Written task: Starting with the line that contains "Looking at this image, does", set down each line through the end of the entries below, exactly and with nothing added.
==== Data for this exercise ====
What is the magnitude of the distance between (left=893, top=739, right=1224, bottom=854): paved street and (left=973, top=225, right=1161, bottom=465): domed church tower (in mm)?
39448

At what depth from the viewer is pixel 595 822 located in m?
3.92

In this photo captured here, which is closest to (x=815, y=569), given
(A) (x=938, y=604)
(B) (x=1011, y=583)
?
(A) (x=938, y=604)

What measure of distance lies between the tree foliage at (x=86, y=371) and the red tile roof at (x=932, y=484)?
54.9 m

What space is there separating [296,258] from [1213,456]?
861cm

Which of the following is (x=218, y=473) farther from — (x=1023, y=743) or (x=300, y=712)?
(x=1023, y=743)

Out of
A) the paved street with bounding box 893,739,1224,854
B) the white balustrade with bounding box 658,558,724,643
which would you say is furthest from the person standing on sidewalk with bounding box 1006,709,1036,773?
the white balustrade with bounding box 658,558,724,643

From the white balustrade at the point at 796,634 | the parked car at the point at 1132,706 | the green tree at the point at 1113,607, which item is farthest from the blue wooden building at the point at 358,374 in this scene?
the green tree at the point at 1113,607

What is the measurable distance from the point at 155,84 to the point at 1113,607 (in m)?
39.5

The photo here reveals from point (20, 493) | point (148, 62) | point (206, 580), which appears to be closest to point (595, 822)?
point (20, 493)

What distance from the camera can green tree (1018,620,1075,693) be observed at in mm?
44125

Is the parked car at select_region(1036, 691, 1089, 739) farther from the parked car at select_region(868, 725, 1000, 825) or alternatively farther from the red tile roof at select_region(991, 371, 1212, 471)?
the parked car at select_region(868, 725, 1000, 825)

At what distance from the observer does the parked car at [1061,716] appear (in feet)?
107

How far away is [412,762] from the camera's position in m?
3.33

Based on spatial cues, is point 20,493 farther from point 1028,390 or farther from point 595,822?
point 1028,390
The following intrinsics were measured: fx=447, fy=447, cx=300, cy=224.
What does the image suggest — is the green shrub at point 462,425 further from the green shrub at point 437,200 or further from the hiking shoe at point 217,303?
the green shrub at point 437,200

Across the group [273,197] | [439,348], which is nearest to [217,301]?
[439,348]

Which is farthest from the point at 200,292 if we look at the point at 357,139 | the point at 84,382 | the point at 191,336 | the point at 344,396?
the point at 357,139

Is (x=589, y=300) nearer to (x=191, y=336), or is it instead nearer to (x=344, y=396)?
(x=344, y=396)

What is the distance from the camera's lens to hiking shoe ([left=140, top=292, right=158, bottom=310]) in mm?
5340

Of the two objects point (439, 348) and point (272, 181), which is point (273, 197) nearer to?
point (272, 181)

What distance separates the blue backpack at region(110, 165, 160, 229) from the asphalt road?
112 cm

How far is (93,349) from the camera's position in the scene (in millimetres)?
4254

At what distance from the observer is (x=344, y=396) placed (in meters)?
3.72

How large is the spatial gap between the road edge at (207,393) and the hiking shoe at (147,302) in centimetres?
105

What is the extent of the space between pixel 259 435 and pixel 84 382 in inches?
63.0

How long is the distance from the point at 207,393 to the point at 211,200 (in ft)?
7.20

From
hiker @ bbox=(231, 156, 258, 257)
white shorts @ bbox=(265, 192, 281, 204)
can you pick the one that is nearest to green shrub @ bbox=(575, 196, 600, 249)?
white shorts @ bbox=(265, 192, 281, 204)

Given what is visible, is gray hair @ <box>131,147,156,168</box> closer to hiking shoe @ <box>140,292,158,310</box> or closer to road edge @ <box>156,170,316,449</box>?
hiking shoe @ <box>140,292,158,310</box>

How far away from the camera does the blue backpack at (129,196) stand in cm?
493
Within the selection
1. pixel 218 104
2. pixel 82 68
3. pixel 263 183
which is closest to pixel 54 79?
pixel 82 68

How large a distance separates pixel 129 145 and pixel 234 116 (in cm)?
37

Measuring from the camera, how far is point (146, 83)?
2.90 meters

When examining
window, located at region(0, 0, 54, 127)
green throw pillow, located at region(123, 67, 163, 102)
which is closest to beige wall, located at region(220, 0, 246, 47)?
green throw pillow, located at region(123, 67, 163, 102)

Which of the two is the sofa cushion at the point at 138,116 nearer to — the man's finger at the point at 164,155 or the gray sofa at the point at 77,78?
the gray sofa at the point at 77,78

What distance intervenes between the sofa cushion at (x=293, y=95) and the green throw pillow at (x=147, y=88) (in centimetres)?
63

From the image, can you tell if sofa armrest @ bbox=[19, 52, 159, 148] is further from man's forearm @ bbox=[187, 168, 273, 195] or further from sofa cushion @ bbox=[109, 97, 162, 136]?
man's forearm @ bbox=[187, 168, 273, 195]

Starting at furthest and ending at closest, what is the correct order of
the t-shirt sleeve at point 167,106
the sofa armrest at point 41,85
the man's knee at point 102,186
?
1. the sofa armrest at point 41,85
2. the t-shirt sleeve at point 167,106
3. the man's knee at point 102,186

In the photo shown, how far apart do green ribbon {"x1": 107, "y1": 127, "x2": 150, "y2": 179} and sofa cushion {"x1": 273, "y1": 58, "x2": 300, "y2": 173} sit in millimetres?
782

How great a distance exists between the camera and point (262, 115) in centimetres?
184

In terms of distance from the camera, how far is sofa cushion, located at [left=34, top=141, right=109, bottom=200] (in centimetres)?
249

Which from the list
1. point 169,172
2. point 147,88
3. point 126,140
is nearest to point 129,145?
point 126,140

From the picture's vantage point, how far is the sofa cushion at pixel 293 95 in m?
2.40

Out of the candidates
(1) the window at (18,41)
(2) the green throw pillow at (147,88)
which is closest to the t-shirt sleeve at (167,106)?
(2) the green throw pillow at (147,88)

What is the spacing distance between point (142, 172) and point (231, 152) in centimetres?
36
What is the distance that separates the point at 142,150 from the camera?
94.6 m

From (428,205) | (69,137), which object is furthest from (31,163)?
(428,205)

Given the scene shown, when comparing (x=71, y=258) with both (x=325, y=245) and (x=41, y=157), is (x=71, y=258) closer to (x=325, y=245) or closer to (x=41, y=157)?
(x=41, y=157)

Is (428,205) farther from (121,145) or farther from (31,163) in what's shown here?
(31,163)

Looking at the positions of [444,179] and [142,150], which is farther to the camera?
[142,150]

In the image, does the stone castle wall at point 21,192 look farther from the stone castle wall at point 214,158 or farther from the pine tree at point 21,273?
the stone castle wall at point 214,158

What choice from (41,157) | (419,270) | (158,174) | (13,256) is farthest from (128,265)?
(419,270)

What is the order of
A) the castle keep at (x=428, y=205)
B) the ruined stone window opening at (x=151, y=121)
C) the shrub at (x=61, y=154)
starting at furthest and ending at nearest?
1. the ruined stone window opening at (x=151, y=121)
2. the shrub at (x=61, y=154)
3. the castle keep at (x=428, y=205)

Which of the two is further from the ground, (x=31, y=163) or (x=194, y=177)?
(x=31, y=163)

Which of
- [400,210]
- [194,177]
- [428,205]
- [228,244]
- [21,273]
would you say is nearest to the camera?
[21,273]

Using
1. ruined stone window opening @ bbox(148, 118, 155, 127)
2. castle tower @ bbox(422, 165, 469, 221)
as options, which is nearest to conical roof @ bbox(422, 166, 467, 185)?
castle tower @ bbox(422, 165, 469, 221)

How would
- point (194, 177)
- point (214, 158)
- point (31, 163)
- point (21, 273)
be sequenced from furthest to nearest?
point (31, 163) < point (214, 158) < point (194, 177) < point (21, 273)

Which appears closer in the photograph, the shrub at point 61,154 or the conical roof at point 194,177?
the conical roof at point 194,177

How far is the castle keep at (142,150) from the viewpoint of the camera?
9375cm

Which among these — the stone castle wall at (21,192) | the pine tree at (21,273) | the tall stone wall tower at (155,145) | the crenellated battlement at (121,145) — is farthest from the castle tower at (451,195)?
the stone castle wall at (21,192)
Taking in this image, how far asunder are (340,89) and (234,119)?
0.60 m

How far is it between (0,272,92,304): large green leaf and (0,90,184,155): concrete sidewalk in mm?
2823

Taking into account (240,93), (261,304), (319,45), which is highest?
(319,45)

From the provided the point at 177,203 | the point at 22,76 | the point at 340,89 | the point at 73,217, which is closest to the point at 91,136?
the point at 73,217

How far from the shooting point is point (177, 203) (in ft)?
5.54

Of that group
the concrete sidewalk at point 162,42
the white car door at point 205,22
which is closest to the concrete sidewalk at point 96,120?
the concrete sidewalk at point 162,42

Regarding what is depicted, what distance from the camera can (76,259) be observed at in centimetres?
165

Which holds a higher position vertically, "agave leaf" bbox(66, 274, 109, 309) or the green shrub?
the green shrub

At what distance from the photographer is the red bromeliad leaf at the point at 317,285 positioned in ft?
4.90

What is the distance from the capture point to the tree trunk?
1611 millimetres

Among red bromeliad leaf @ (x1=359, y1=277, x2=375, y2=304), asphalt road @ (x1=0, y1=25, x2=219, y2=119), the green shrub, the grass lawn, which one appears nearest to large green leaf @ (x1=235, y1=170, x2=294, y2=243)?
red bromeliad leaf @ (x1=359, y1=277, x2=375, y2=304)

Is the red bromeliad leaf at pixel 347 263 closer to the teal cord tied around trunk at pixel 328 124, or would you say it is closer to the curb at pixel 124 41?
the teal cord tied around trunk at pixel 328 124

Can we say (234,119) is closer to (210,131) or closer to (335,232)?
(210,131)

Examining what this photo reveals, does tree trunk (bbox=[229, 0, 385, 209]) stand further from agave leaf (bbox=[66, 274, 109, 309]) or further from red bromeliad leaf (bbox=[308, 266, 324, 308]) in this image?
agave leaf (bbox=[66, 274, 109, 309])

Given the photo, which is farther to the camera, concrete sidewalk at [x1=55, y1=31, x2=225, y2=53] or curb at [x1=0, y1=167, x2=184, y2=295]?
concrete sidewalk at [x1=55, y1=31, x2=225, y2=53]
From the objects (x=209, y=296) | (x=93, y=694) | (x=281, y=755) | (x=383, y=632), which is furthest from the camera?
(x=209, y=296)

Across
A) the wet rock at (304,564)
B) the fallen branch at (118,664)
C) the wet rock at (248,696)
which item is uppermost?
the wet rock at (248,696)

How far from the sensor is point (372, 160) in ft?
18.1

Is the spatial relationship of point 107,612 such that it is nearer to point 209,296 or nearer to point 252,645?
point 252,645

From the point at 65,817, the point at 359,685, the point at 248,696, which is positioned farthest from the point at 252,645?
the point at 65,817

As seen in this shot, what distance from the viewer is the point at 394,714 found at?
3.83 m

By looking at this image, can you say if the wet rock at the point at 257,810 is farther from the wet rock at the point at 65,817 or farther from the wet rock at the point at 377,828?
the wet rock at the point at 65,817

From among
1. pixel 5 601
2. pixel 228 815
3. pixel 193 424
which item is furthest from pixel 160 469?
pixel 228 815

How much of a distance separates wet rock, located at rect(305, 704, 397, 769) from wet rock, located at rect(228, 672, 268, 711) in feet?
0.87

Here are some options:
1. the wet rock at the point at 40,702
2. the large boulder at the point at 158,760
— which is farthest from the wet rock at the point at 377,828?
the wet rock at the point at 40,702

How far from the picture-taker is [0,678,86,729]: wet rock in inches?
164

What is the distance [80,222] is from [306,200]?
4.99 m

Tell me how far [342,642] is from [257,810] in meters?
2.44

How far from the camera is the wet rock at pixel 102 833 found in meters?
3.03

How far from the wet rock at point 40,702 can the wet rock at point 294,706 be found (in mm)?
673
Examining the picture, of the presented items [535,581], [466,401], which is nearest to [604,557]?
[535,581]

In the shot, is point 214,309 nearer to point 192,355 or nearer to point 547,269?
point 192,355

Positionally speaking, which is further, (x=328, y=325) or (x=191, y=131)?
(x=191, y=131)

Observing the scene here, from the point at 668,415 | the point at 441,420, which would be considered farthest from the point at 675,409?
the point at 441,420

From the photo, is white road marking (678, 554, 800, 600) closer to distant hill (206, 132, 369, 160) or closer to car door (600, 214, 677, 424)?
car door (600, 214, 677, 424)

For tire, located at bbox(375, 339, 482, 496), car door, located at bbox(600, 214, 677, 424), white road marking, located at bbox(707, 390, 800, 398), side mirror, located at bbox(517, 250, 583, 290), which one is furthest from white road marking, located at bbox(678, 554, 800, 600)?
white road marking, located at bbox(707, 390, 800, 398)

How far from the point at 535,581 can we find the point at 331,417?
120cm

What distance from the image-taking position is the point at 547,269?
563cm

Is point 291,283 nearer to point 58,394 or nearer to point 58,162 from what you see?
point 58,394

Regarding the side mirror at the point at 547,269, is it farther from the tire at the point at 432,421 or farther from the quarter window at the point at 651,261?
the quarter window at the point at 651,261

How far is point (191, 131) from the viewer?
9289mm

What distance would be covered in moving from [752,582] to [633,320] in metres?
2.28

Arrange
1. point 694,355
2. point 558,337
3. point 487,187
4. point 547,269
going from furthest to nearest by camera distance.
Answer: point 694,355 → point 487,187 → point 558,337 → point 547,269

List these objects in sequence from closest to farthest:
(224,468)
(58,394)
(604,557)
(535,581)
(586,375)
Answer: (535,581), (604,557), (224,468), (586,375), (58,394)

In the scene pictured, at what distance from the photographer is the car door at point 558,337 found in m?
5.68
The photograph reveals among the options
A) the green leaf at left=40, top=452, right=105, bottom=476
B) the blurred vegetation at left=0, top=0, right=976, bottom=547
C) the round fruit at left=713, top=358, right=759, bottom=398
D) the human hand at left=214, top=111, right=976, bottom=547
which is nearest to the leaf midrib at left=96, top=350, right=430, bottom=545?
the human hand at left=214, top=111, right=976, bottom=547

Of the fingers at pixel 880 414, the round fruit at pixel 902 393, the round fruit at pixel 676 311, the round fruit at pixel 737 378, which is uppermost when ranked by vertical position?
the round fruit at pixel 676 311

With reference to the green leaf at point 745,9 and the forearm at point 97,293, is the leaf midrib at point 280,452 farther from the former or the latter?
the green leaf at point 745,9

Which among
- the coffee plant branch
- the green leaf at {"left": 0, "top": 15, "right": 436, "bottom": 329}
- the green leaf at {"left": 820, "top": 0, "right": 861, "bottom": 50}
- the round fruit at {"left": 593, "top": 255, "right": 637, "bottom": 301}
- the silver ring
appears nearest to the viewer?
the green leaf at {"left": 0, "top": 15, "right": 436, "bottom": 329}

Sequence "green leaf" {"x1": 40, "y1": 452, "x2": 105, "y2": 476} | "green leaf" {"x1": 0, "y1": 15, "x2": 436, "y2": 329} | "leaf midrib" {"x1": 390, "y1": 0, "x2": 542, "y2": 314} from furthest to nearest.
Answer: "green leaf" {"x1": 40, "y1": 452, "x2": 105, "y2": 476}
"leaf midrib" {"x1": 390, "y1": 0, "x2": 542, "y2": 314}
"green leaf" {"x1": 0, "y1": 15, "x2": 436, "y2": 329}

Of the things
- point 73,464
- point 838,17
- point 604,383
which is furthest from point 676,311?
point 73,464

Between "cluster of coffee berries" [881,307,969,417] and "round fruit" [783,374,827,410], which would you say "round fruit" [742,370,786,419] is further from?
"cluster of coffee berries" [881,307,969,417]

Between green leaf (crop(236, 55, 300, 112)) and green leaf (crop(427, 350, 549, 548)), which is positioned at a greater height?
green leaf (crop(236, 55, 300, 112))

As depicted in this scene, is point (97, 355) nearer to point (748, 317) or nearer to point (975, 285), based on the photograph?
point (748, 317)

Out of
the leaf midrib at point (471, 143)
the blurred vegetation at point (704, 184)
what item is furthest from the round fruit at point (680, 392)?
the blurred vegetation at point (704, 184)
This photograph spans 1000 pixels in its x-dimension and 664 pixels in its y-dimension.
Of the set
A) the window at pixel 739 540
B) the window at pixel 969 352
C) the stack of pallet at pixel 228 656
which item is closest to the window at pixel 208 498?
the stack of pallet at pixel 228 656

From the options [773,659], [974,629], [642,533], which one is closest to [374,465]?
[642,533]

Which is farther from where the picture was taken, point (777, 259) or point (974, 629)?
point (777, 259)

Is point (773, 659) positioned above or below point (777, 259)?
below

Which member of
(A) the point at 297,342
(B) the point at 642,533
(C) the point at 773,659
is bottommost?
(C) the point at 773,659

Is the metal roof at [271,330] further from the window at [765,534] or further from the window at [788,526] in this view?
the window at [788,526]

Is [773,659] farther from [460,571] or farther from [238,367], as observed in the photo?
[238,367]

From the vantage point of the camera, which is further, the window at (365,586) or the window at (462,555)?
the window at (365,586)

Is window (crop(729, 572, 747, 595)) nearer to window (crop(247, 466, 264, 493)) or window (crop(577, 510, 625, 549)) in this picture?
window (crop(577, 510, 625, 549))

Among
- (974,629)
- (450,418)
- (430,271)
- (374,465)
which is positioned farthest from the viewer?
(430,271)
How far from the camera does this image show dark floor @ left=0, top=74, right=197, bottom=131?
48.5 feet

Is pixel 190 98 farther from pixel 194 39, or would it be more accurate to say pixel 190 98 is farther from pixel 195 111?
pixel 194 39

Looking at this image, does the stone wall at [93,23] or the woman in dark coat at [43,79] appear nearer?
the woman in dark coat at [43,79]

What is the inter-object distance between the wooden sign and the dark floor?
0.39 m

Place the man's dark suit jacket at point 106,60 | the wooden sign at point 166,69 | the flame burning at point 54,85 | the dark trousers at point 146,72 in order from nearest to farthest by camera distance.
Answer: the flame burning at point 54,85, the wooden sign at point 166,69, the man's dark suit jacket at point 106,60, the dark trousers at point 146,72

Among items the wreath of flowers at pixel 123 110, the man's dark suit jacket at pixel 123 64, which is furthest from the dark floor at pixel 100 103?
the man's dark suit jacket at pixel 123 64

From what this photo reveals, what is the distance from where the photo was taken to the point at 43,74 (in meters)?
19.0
====
Output of the exercise:
Looking at this image, does the stone wall at [93,23] or the woman in dark coat at [43,79] appear nearer?
the woman in dark coat at [43,79]

What is the inter-object distance between the wooden sign and the dark floor?
0.39 m

Place the man's dark suit jacket at point 106,60 | the wooden sign at point 166,69 | the flame burning at point 54,85 | the dark trousers at point 146,72 in order from nearest to farthest by camera distance.
Answer: the flame burning at point 54,85, the wooden sign at point 166,69, the man's dark suit jacket at point 106,60, the dark trousers at point 146,72

Among items the wreath of flowers at pixel 123 110, the man's dark suit jacket at pixel 123 64, which is furthest from the dark floor at pixel 100 103?
the man's dark suit jacket at pixel 123 64

From what this photo reveals, what is the distance from where the photo was taken to the point at 43,74 (in meters)?
19.0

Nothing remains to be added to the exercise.